In April 2020, Calgary Co-op sued FCL for oppressive conduct, alleging that the organization introduced a new "loyalty program" that would offer member co-operatives a quarterly rebate on wholesale petroleum purchases, provided that 90% of their entire stock is purchased via FCL. Calgary Co-op alleged that the loyalty program was in direct retaliation for its agreement with Pattison Food Group, was implemented without consultation from its members, and resulted in an unequal distribution of profits that would harm Calgary Co-op.

In November 2022, Calgary Co-op underwent a rebranding, introducing a new logo that specifically uses "Calgary Co-op"—which had long been the legal and colloquial name for the co-operative—as its public-facing brand rather than "Co-op" for the first time, and announcing plans for a revamped reward program for members.
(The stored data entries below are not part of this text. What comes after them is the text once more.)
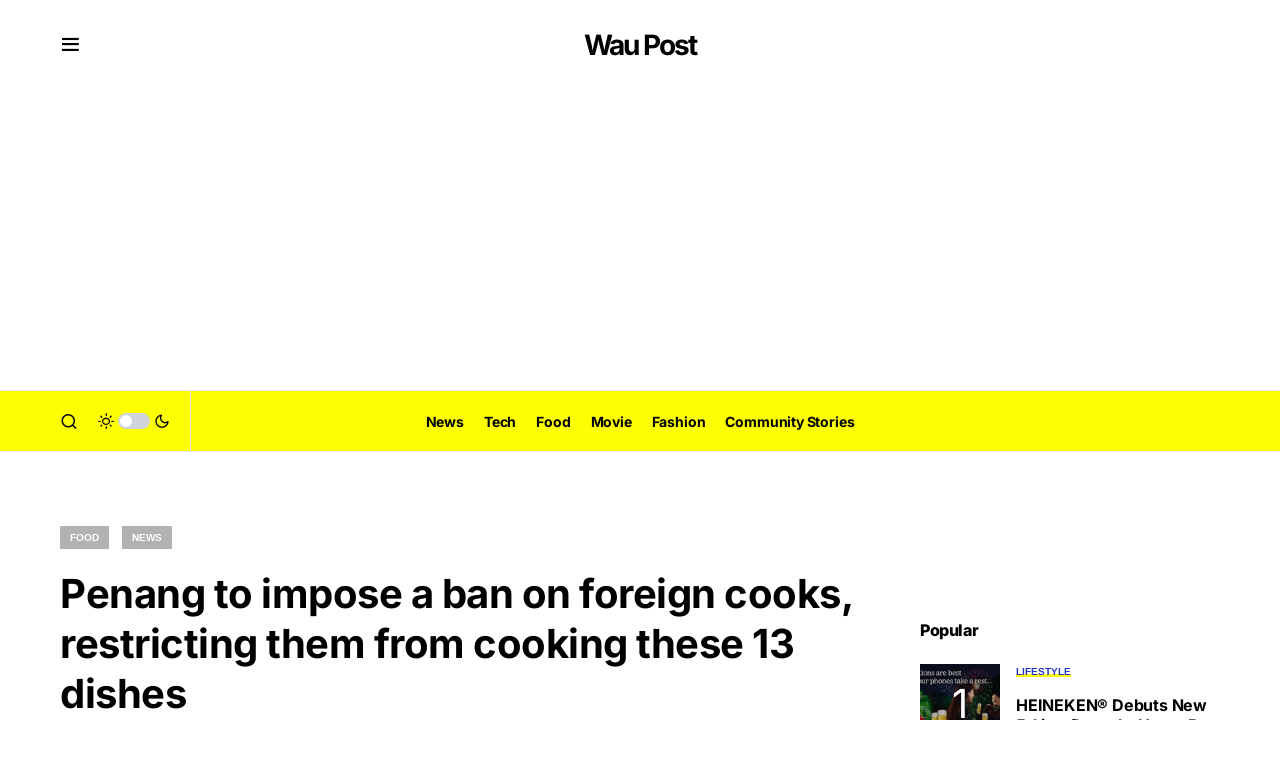

--- FILE ---
content_type: text/html; charset=utf-8
request_url: https://www.google.com/recaptcha/api2/aframe
body_size: 268
content:
<!DOCTYPE HTML><html><head><meta http-equiv="content-type" content="text/html; charset=UTF-8"></head><body><script nonce="CiIQPsqgUB2zy5aEZ5JJ9Q">/** Anti-fraud and anti-abuse applications only. See google.com/recaptcha */ try{var clients={'sodar':'https://pagead2.googlesyndication.com/pagead/sodar?'};window.addEventListener("message",function(a){try{if(a.source===window.parent){var b=JSON.parse(a.data);var c=clients[b['id']];if(c){var d=document.createElement('img');d.src=c+b['params']+'&rc='+(localStorage.getItem("rc::a")?sessionStorage.getItem("rc::b"):"");window.document.body.appendChild(d);sessionStorage.setItem("rc::e",parseInt(sessionStorage.getItem("rc::e")||0)+1);localStorage.setItem("rc::h",'1769023828163');}}}catch(b){}});window.parent.postMessage("_grecaptcha_ready", "*");}catch(b){}</script></body></html>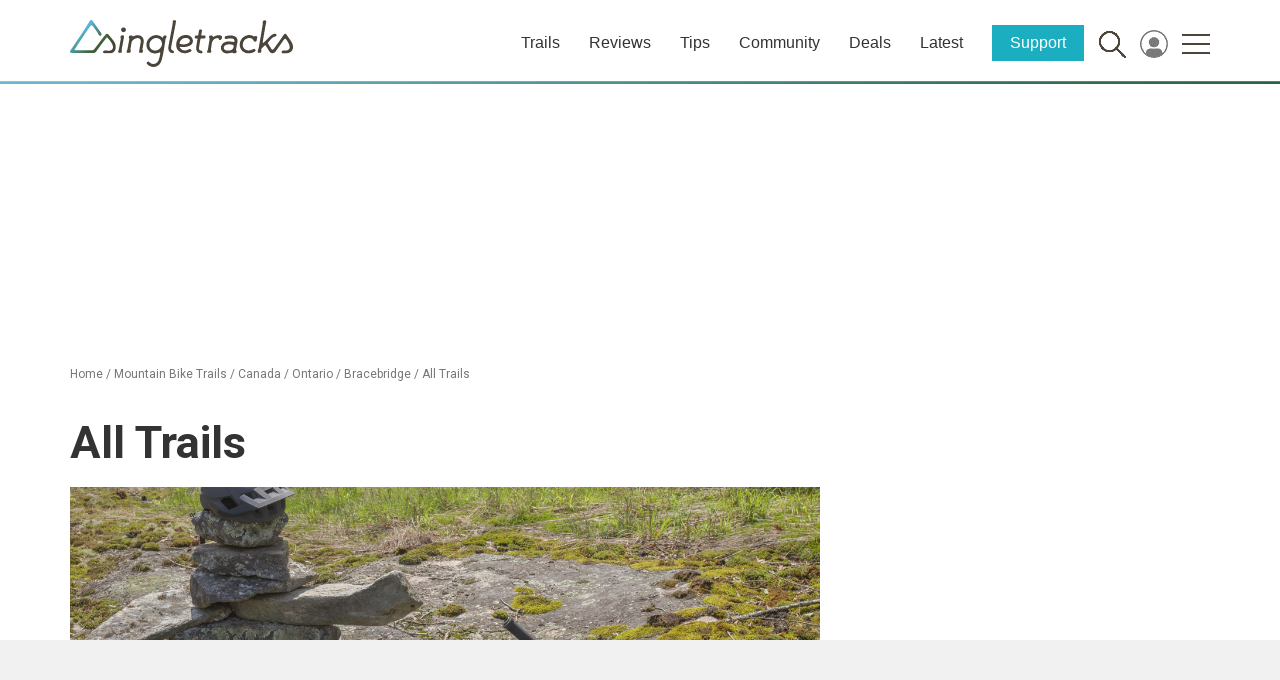

--- FILE ---
content_type: text/html; charset=utf-8
request_url: https://www.google.com/recaptcha/api2/aframe
body_size: 249
content:
<!DOCTYPE HTML><html><head><meta http-equiv="content-type" content="text/html; charset=UTF-8"></head><body><script nonce="h6gHuVXzBKeSvRK6UduN0Q">/** Anti-fraud and anti-abuse applications only. See google.com/recaptcha */ try{var clients={'sodar':'https://pagead2.googlesyndication.com/pagead/sodar?'};window.addEventListener("message",function(a){try{if(a.source===window.parent){var b=JSON.parse(a.data);var c=clients[b['id']];if(c){var d=document.createElement('img');d.src=c+b['params']+'&rc='+(localStorage.getItem("rc::a")?sessionStorage.getItem("rc::b"):"");window.document.body.appendChild(d);sessionStorage.setItem("rc::e",parseInt(sessionStorage.getItem("rc::e")||0)+1);localStorage.setItem("rc::h",'1769446060933');}}}catch(b){}});window.parent.postMessage("_grecaptcha_ready", "*");}catch(b){}</script></body></html>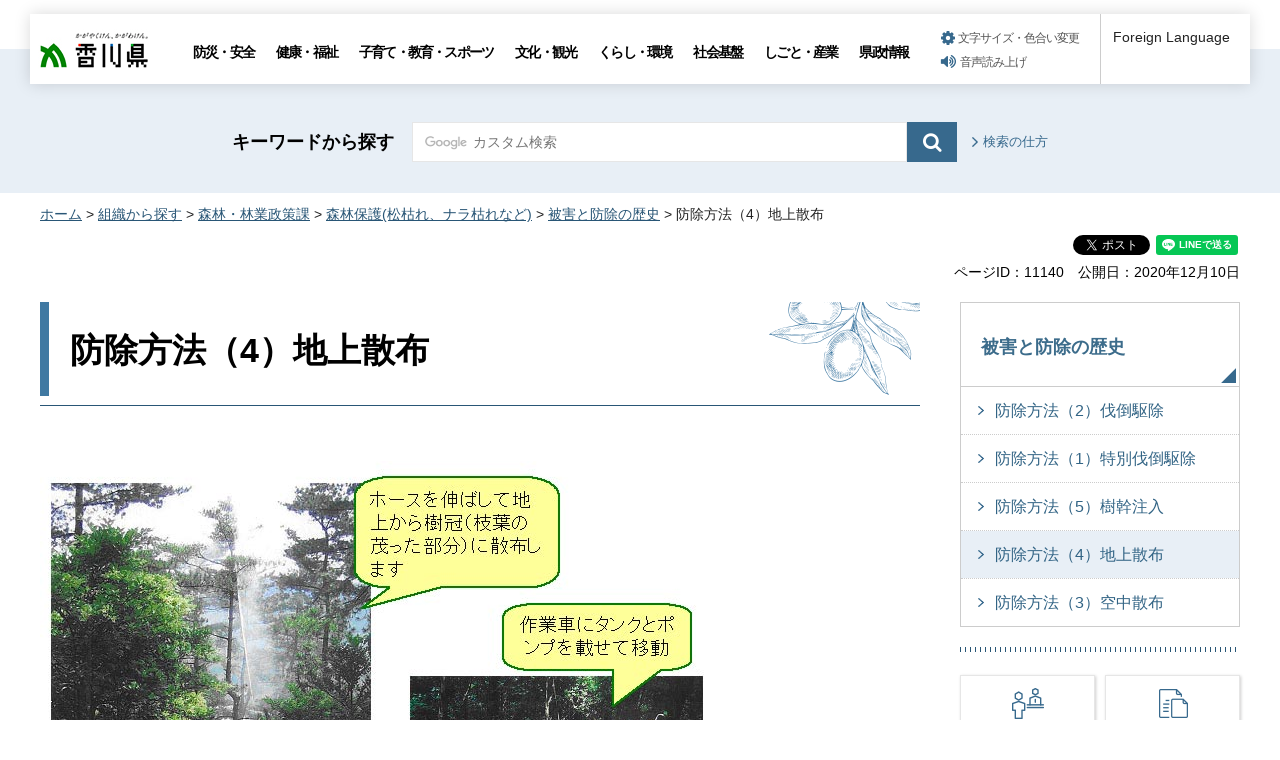

--- FILE ---
content_type: text/html
request_url: https://www.pref.kagawa.lg.jp/rnavi/rnavi_common.html?_=1768672523640
body_size: 1849
content:
<!doctype html>
<html lang="ja">
<head>
<meta charset="utf-8">

<title>共通ナビ管理｜香川県</title>

<meta name="robots" content="none, noimageindex, noarchive">
<meta name="author" content="香川県">
<meta name="viewport" content="width=device-width, maximum-scale=3.0">
<meta name="format-detection" content="telephone=no">
<link href="/shared/style/default.css" rel="stylesheet" type="text/css" media="all">
<link href="/shared/style/layout.css" rel="stylesheet" type="text/css" media="all">
<link href="/shared/templates/free/style/edit.css" rel="stylesheet" type="text/css" media="all">
</head>
<body class="format_free no_javascript">
<div id="tmp_wrapper">
<div id="tmp_wrap_main">
<div id="tmp_main">
<div class="container">
<div class="wrap_col_main">
<div class="col_main">
<div style="float: none; margin: 0 auto; padding:20px 0;" class="wrap_col_rgt_navi">
<div class="col_rgt_navi">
Amid the ongoing legal dispute, Calgary Co-op pulled out of its fuel supply agreements with FCL in January 2023. In December 2023, a judge ruled that the program resulted in "disproportionate distribution" of FCL profits that directly harmed Calgary Co-op, and ordered FCL to pay out an amount equal to how much it would have received in payments from the loyalty program for fuel purchases between November 2019 and January 2023. The lawsuit exposed patterns of increased animosity between FCL and Calgary Co-op in the lead-up to the Pattison agreement.

==Present operations==
Calgary Co-op has over 440,000 members, 3400 employees, assets of $441 million and annual sales over $1 billion. Calgary Co-op provides services in food, petroleum, home health care, pharmacy and cannabis.

In January 2023, Calgary Co-op acquired Willow Park Wines & Spirits, a liquor store chain with locations in Alberta and Saskatchewan. In January 2024, Calgary Co-op acquired a majority stake in Vaughan, Ontario-based pharmacy chain Care Pharmacies.